**Extract provided**
"""

The first name to come to my mind when i read the title of this post was Bob Gentry. I have had the pleasure of shooting many tournaments with him...not only is he pheonominal at shooting with fingers and able to keep up with the freestylers...But he is a great guy and makes the shoots fun. sure he gets mad if he makes a "bad shot" but he doesnt complain about it all day and make up excuses like a lot of other shooters i know. I have a lot of 2nd and 3rd place trophies because of Mr. Gentry.:wink:


----------



## Unclegus (May 27, 2003)

Bob Gentry shot a 546 at Yankton Thursday. He get's my vote of all current shooters.....


----------



## Harperman (Sep 3, 2006)

Cato, thanks for starting this thread....Now then, not trying to hi-jack it, BUT......Why dont some of Y'all that know these top-class Finger shooters see about getting them to make some Instructional video's, and pass on that Finger shooting knowledge to the next generation?...Before it's lost...I frequent a pretty good sized bow shop, and attend a 3-D shoot every weekend that I can, and I usually the ONLY Fingershooter there...If there are any others, they are pretty much dedicated Bowhunters of the "Old School"...I dont have time, or interest in doing it the "Old Way"...I'm not good enough shot to shoot slow bows with heavy arrows...Whatcha say about some Instructional Fingershooting video's, maybe geared toward Target Archery?...Take care...Jim


----------



## mitchell (Mar 5, 2005)

No problem Jim. I should have couched my comments; I was speaking primarily about a hunter/archer and not a competitive shooter.

And my world is bare bow by choice. So Wells appeals approach and success appeals to me a great deal.

I am with you on the other; somebody do some serious instructional video for the compound fingers guys. As far as I can tell there is little or nothing out there.


----------



## SBills (Jan 14, 2004)

Hi Cato,

Good to see you still around. Thanks for the link on the videos I may have to check them out. 

Scooter


----------



## Harperman (Sep 3, 2006)

SBills said:


> Hi Cato,
> 
> Good to see you still around. Thanks for the link on the videos I may have to check them out.
> 
> Scooter


.....Scooter, if You start shooting wheel bows, I'll never win ANYTHING!....L.O.L...Good to see that Your still kicking!...Still got that lime green BEST riser?..that is a thing of beauty..Jim


----------



## SBills (Jan 14, 2004)

No no. I'm enjoying the recurves too much these days. But I surf a bunch of the forums and try to stay current on a lot of the things out there (archery geek). 

Yeah the green Moon is still my go to target bow. My shooting has really been on the upswing lately and I'm having a ton of fun. Been thinking of getting another moon in Black for indoor. We'll see.


----------



## mitchell (Mar 5, 2005)

Great to bump into you again Scooter. I still have those "target on wheels" pics you sent me. I've passed them along to others as well who wanted to build one of those dog house targets.

Don't watch Tim Wells. If you do, you might have to try the dark side again.

Keep in touch.

Cato


----------

"""

**Dataset entries**
"""

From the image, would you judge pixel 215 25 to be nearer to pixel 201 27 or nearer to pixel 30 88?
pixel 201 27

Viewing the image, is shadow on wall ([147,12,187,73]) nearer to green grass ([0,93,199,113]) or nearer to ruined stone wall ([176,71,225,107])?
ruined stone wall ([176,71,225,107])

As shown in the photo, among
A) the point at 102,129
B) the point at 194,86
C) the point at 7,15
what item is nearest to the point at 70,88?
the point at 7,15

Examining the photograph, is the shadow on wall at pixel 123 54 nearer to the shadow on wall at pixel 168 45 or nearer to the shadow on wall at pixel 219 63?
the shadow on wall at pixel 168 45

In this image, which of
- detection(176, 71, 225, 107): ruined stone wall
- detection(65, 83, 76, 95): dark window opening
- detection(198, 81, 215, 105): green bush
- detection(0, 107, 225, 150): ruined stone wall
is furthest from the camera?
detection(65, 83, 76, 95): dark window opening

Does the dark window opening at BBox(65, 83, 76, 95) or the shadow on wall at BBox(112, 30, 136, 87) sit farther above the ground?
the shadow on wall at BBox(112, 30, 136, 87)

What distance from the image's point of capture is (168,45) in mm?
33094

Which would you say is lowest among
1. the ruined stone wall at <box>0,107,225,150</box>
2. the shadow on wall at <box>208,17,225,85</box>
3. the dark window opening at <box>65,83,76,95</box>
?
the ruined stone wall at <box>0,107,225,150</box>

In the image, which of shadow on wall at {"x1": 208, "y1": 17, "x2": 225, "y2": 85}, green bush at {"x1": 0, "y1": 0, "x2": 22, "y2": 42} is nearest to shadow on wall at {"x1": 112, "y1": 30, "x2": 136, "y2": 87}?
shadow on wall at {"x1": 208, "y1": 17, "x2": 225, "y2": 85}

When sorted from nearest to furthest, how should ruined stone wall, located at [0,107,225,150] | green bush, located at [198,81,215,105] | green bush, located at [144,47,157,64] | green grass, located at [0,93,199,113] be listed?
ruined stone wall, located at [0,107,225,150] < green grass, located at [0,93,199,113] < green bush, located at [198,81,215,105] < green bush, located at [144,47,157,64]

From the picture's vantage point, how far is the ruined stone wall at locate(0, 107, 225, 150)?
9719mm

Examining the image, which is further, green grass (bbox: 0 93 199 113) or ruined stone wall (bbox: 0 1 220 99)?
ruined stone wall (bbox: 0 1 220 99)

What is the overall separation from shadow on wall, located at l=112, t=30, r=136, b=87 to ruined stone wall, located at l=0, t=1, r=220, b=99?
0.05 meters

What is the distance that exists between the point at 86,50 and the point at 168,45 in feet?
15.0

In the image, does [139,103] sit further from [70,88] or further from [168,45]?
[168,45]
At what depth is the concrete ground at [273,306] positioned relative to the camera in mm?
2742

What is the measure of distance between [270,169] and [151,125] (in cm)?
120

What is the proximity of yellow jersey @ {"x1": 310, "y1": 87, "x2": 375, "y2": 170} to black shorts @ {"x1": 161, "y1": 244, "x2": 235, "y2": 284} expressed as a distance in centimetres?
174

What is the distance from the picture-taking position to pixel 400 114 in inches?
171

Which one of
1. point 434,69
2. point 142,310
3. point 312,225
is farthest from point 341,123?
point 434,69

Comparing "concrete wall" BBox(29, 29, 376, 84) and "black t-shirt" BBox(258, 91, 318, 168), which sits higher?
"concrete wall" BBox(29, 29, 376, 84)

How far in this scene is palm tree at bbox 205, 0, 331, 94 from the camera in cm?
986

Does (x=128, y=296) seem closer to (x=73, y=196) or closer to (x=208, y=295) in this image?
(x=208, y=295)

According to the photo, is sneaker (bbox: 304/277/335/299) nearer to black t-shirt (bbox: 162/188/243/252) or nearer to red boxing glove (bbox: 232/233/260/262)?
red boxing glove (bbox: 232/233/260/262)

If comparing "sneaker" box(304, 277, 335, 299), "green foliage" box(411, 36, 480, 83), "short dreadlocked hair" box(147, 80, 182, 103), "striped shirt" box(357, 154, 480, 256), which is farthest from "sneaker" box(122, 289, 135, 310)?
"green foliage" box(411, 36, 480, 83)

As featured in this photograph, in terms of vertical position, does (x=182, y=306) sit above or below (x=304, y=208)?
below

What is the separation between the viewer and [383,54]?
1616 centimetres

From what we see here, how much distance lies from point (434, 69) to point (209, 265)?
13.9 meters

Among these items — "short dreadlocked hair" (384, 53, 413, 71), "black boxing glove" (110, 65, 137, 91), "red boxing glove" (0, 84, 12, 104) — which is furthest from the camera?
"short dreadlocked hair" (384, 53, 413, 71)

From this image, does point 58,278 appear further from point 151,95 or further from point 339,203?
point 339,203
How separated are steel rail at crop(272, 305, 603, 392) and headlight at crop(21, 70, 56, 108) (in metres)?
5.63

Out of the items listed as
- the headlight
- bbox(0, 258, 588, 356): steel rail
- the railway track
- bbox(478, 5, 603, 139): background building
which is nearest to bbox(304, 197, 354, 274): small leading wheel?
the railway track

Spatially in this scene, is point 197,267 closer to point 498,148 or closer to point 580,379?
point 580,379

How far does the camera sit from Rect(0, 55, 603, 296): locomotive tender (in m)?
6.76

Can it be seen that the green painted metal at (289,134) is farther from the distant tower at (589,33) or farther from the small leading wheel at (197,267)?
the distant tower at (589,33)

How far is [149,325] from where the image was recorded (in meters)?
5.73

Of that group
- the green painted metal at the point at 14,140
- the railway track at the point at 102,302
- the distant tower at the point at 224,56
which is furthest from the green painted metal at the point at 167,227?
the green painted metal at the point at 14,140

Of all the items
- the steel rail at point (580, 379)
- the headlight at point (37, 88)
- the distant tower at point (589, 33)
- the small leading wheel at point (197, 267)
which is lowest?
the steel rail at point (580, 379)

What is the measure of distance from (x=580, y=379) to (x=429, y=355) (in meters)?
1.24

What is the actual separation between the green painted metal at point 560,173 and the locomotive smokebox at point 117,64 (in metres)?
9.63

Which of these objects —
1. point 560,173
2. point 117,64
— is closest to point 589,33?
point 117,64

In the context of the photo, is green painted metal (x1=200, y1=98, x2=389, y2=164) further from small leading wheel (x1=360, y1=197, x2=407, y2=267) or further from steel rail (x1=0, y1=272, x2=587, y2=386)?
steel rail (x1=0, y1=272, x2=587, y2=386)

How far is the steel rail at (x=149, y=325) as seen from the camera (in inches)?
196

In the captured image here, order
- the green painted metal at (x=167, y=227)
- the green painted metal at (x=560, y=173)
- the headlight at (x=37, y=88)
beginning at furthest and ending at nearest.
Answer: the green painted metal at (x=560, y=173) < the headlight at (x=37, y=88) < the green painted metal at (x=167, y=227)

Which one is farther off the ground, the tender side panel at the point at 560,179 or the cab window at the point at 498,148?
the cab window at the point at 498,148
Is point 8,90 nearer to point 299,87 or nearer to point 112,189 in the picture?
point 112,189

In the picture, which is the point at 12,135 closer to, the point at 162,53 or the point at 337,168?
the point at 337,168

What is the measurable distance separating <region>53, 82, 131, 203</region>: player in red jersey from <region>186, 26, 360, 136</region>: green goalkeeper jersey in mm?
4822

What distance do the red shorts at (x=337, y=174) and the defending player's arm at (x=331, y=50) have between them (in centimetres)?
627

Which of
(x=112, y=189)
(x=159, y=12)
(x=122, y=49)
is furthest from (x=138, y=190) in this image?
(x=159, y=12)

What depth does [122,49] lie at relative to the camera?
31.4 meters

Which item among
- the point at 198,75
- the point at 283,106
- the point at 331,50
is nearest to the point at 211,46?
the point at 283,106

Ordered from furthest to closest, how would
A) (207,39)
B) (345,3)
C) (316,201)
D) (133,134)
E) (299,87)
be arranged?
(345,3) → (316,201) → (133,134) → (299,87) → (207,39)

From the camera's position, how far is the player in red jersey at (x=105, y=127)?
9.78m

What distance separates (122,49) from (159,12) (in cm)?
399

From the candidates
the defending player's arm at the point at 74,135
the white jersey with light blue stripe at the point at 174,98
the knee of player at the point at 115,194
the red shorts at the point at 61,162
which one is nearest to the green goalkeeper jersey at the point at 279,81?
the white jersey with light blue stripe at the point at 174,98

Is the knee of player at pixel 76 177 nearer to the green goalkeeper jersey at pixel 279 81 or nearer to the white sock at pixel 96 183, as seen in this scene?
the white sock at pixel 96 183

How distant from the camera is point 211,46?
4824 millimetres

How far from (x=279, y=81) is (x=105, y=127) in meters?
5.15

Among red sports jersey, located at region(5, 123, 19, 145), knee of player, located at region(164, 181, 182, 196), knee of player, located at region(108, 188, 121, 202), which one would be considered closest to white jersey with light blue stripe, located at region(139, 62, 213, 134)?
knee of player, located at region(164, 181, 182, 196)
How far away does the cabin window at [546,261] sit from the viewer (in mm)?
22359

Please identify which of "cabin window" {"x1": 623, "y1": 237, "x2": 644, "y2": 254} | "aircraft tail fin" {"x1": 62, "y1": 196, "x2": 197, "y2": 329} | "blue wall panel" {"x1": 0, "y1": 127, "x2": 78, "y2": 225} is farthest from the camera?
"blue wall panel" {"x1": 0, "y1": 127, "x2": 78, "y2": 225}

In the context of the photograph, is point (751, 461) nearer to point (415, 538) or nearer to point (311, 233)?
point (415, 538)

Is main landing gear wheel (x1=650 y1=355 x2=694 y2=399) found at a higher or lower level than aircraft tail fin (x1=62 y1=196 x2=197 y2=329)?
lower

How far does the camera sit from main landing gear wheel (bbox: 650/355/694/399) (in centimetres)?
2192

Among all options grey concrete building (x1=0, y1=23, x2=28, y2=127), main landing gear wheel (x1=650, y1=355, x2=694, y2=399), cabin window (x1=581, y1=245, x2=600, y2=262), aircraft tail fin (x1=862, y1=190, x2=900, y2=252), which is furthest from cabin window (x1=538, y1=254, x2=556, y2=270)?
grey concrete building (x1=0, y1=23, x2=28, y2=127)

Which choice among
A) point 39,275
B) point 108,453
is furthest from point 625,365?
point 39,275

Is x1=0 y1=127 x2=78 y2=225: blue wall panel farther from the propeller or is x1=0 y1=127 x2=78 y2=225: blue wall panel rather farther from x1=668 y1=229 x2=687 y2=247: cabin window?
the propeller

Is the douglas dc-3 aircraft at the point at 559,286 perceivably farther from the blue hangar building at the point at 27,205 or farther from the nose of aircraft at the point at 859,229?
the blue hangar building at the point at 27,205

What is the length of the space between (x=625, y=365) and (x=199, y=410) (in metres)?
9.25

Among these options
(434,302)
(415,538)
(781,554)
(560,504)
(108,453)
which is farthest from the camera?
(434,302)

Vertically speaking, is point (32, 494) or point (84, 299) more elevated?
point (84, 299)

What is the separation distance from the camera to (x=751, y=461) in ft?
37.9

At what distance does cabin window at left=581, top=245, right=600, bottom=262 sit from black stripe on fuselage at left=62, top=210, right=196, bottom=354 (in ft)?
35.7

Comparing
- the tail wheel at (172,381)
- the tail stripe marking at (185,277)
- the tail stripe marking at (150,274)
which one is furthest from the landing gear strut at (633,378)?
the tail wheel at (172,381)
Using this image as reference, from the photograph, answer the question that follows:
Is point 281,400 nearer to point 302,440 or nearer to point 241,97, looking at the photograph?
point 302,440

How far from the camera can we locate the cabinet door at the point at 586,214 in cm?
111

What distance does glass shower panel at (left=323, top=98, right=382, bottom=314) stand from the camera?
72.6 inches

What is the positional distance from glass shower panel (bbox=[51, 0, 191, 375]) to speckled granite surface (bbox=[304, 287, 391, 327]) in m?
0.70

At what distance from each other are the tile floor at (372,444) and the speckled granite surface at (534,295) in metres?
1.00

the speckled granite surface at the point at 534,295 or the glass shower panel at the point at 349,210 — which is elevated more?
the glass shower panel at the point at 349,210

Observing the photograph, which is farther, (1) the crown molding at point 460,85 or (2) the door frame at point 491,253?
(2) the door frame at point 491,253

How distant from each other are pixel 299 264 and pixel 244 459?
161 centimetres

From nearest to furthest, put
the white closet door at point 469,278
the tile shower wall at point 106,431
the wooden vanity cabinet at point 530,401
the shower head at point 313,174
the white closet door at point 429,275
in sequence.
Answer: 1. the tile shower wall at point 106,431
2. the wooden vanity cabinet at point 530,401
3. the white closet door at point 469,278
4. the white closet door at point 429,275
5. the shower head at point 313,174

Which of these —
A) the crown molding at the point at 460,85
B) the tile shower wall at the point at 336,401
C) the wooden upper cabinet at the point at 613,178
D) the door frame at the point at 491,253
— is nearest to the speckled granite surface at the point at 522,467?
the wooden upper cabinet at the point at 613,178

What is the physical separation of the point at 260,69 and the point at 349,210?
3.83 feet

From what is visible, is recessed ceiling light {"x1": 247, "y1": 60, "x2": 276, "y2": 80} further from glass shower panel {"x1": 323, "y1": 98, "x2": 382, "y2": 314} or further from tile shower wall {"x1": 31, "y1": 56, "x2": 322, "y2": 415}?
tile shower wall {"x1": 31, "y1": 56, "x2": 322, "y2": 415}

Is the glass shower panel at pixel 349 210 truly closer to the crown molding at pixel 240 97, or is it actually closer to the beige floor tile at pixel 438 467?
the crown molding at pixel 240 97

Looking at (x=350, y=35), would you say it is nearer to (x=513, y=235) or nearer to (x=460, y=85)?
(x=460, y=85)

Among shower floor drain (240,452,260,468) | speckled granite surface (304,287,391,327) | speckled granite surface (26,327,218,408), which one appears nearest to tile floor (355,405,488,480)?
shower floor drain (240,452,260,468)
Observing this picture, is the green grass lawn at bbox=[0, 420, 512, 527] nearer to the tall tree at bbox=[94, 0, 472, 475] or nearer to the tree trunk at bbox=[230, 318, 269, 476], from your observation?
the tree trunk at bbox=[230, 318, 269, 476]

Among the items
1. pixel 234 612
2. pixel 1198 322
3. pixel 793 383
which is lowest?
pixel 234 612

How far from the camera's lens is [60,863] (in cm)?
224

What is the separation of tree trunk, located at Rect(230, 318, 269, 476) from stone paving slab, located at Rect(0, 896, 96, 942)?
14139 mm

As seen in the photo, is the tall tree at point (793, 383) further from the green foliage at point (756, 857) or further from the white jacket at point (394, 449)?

"""

**Written task**
Reproduce the passage of the archery forum thread above word for word, from "Yeah the green" to "indoor. We'll see.".

**Expected answer**
Yeah the green Moon is still my go to target bow. My shooting has really been on the upswing lately and I'm having a ton of fun. Been thinking of getting another moon in Black for indoor. We'll see.